# How to derive $\lim_{n\rightarrow ∞} \frac{1-r^{N+1}}{1-r}$

1. May 29, 2013

### Lebombo

How is $\lim_{n\rightarrow ∞} \frac{1-r^{N+1}}{1-r}$ derived?

Is it directly related to $S_{n}=\frac{a(1-r^{n})}{1-r}$?

If so, how does the $r^{n}$ become $r^{n+1}$

and how does the a disappear?

I've seen how to derive $S_{n}=\frac{a(1-r^{n})}{1-r}$, but have never come across $\lim_{n\rightarrow ∞} \frac{1-r^{N+1}}{1-r}$ until I just came across a brief mention of it in a video.

Any suggestions on where I could find a derivation/proof for it?

2. May 29, 2013

### Office_Shredder

Staff Emeritus
You have an N in the fraction but you're taking the limit for n. I'm assuming these are supposed to be the same thing.

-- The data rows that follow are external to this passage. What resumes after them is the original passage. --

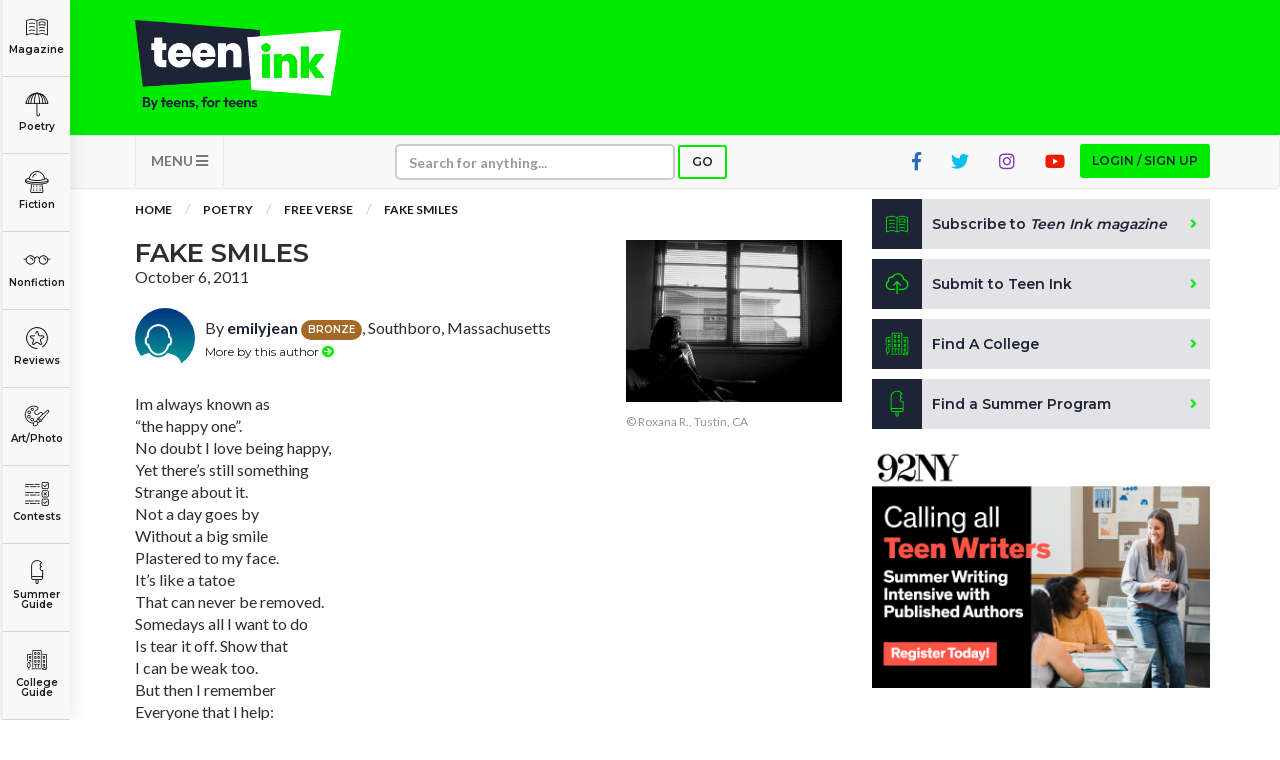

--- FILE ---
content_type: text/html; charset=utf-8
request_url: https://www.google.com/recaptcha/api2/aframe
body_size: -88
content:
<!DOCTYPE HTML><html><head><meta http-equiv="content-type" content="text/html; charset=UTF-8"></head><body><script nonce="Ss_-qIAUoqlxyF2zsll73g">/** Anti-fraud and anti-abuse applications only. See google.com/recaptcha */ try{var clients={'sodar':'https://pagead2.googlesyndication.com/pagead/sodar?'};window.addEventListener("message",function(a){try{if(a.source===window.parent){var b=JSON.parse(a.data);var c=clients[b['id']];if(c){var d=document.createElement('img');d.src=c+b['params']+'&rc='+(localStorage.getItem("rc::a")?sessionStorage.getItem("rc::b"):"");window.document.body.appendChild(d);sessionStorage.setItem("rc::e",parseInt(sessionStorage.getItem("rc::e")||0)+1);localStorage.setItem("rc::h",'1768794207872');}}}catch(b){}});window.parent.postMessage("_grecaptcha_ready", "*");}catch(b){}</script></body></html>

There are several possibilities:

1) r > 1. Then rn gets really big as n goes to infinity, so this limit diverges
2) r = 1. Then the numerator and denominator are both zero and you shouldn't have written this down to begin with
3) r < 1. Then rn gets really small as n goes to infinity, so the limit converges and it converges to $$\frac{1}{1-r}$$

Are you looking for a rigorous proof of this, or is a description of the behavior like this sufficient?

3. May 30, 2013

### Lebombo

I was looking for a proof of where $\frac{1-r^{N+1}}{1-r}$ comes from and what it means. I think I found a proof for it, but still trying to absorb it.

4. May 30, 2013

### HallsofIvy

change the numbering: Let j= n-1 and n= j+ 1 so $r^n= r^{j+1}$. Of course, as n goes to 0, so does j. And it doesn't matter what "name" you give the parameter so just call it "n" now instead of "j".

Take a= 1, of course.